Texte retenu:
>>>>>

Une sortie qui résonne avec l’actualité puisque ce vendredi 5 septembre, à Luxembourg, a été fêtée la journée Benelux et les 65 ans de la libre circulation des personnes à l’intérieur de ce territoire, précurseur des futurs accords de Schengen.
Le XVIe siècle flamand, une période faste
Pour comprendre la nostalgie du nationaliste flamand, il convient de revenir sur la période faste que fut effectivement la première moitié du XVIe siècle dans nos contrées. Charles-Quint est au pouvoir et les territoires qui forment aujourd’hui grosso modo la Belgique, le Luxembourg et les Pays-Bas constituent un ensemble unifié prospère au sein des Dix-Sept Provinces. Cette région représente alors l’un des pôles économiques les plus dynamiques d’Europe.
La Flandre brille plus particulièrement dans l’empire des Habsbourg, avec des centres urbains comme Bruges, Gand et surtout Anvers, devenu un carrefour commercial et financier majeur grâce à son port et à l’établissement de la première bourse en 1531. L’économie est en pleine forme. La société est dominée par une bourgeoisie marchande influente structurée en corporations. Ce qui n’empêche pas à l’occasion Charles-Quint de la crosser lorsqu’elle se fait trop remuante.
Cette prospérité s’accompagne d’un rayonnement culturel exceptionnel. La Flandre est un foyer artistique de premier ordre, notamment avec l’influence de Jérôme Bosch et des primitifs dans la peinture.

<<<<<

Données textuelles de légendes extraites
>>>>>

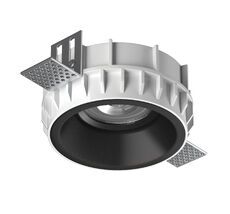 Встраиваемый светильник Lightstrar Domino G214607BMOD_LS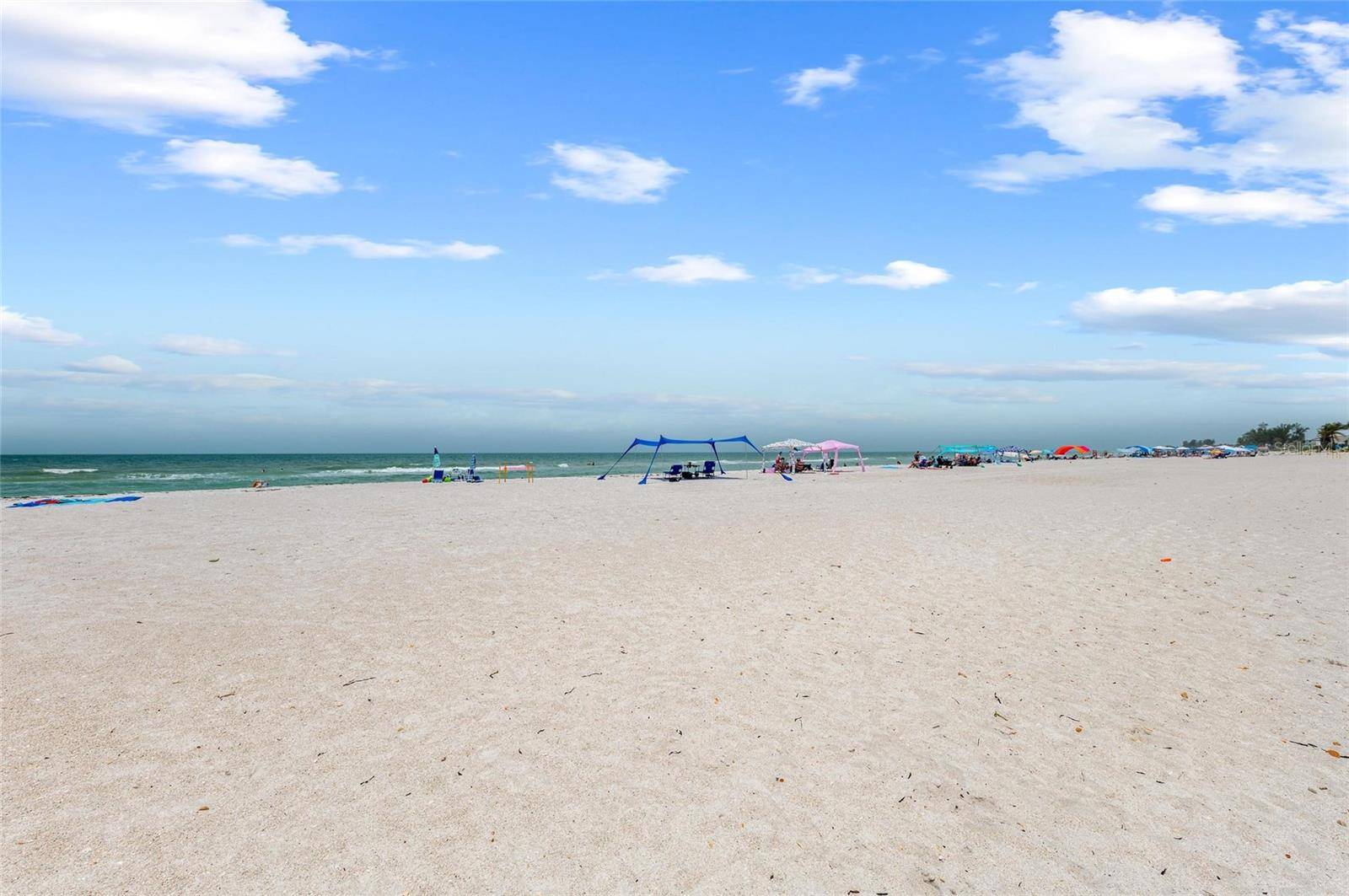 Holmes Beach, FL 34217,5806 S GULF DR #201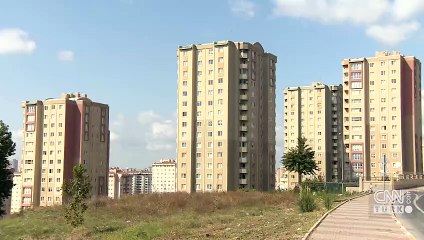 Kira konusunda yeni adım ne olabilir?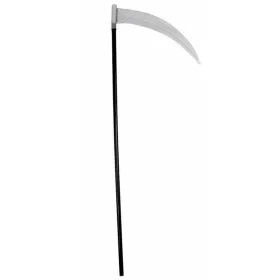 Izkapts Gigants 95 x 40 cm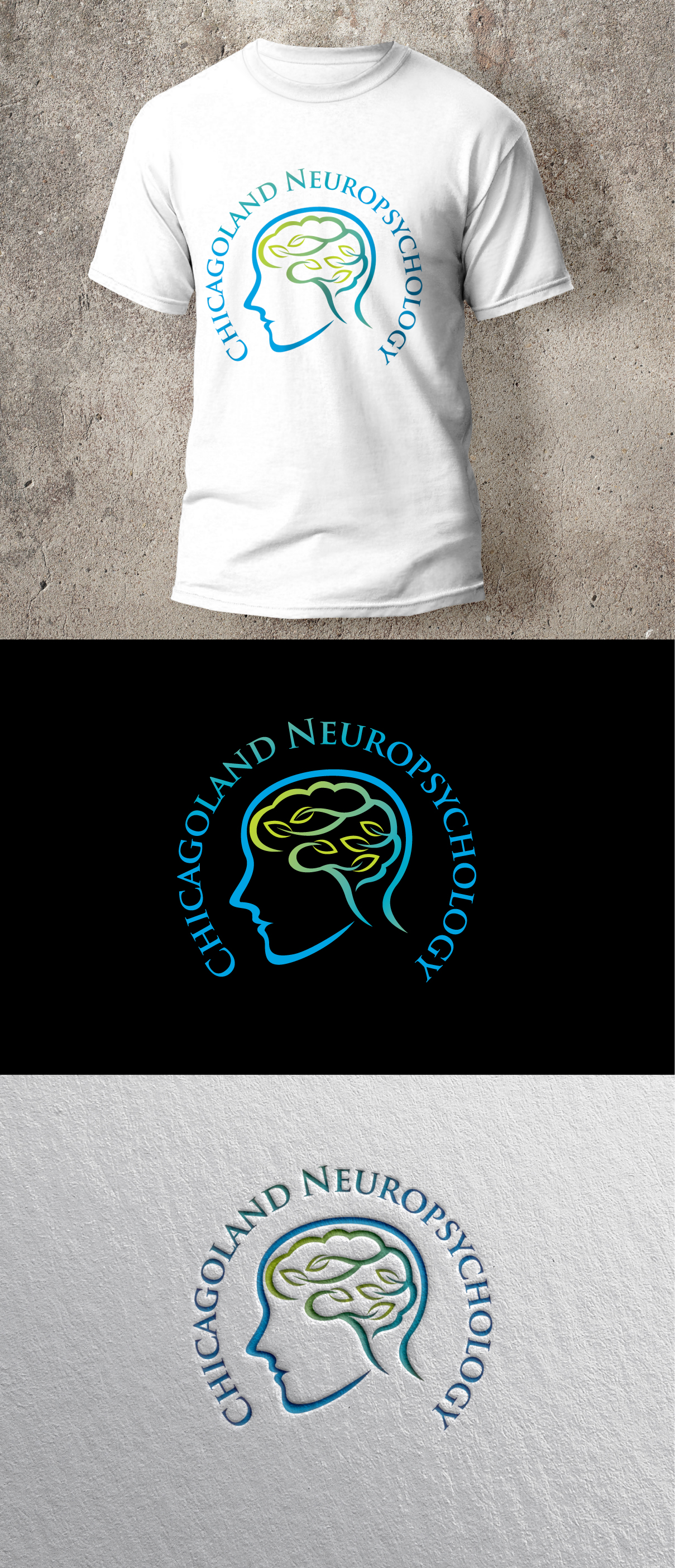 Logo and Business Card Design by blue eye for this project | Design #27551695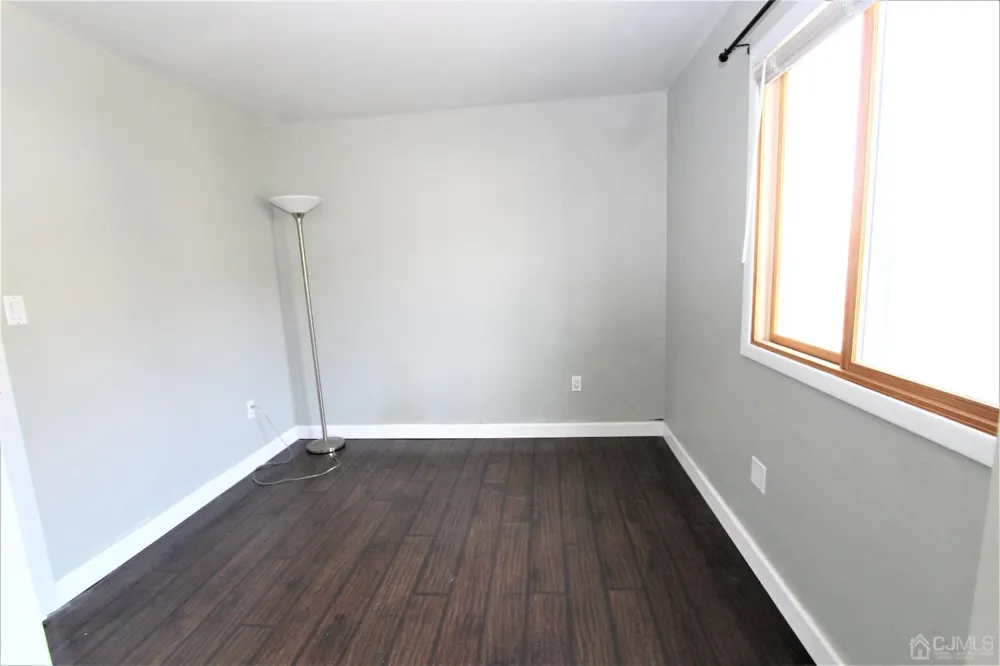 604 Ravens Crest Drive Plainsboro, NJ 08536
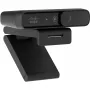 Cisco Desk Camera 1080p Carbon čierna duálne mikrofóny USB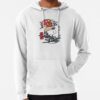 ssrcolightweight hoodiemensfafafaca443f4786frontsquare productx1000 bgf8f8f8 27 - Snoopy UK Store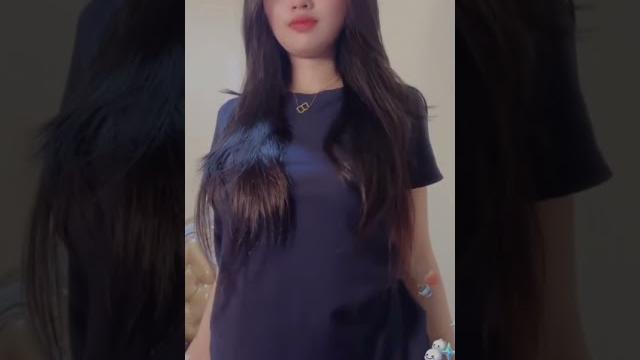 Bikin nafsu bigo live hot billaw 20 Bikin nafsu bigo live hot billaw 20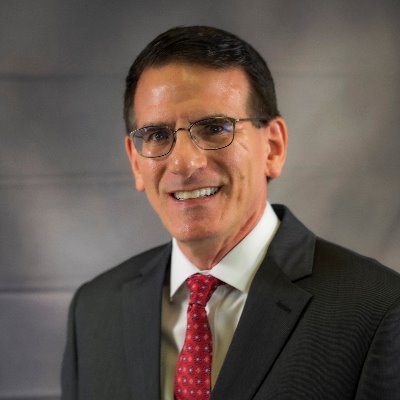 I am a polymer engineering technical services professional that enjoys bicycling, exercise, sports, volunteer activities, and giving back to people.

<<<<<

Objectif de l'exercice:
Transcrivez fidèlement, s'il vous plaît, le passage du texte retenu qui s'ouvre sur les mots contenant « Une sortie qui » et se termine par « accords de Schengen. ».

Résultat:
Une sortie qui résonne avec l’actualité puisque ce vendredi 5 septembre, à Luxembourg, a été fêtée la journée Benelux et les 65 ans de la libre circulation des personnes à l’intérieur de ce territoire, précurseur des futurs accords de Schengen.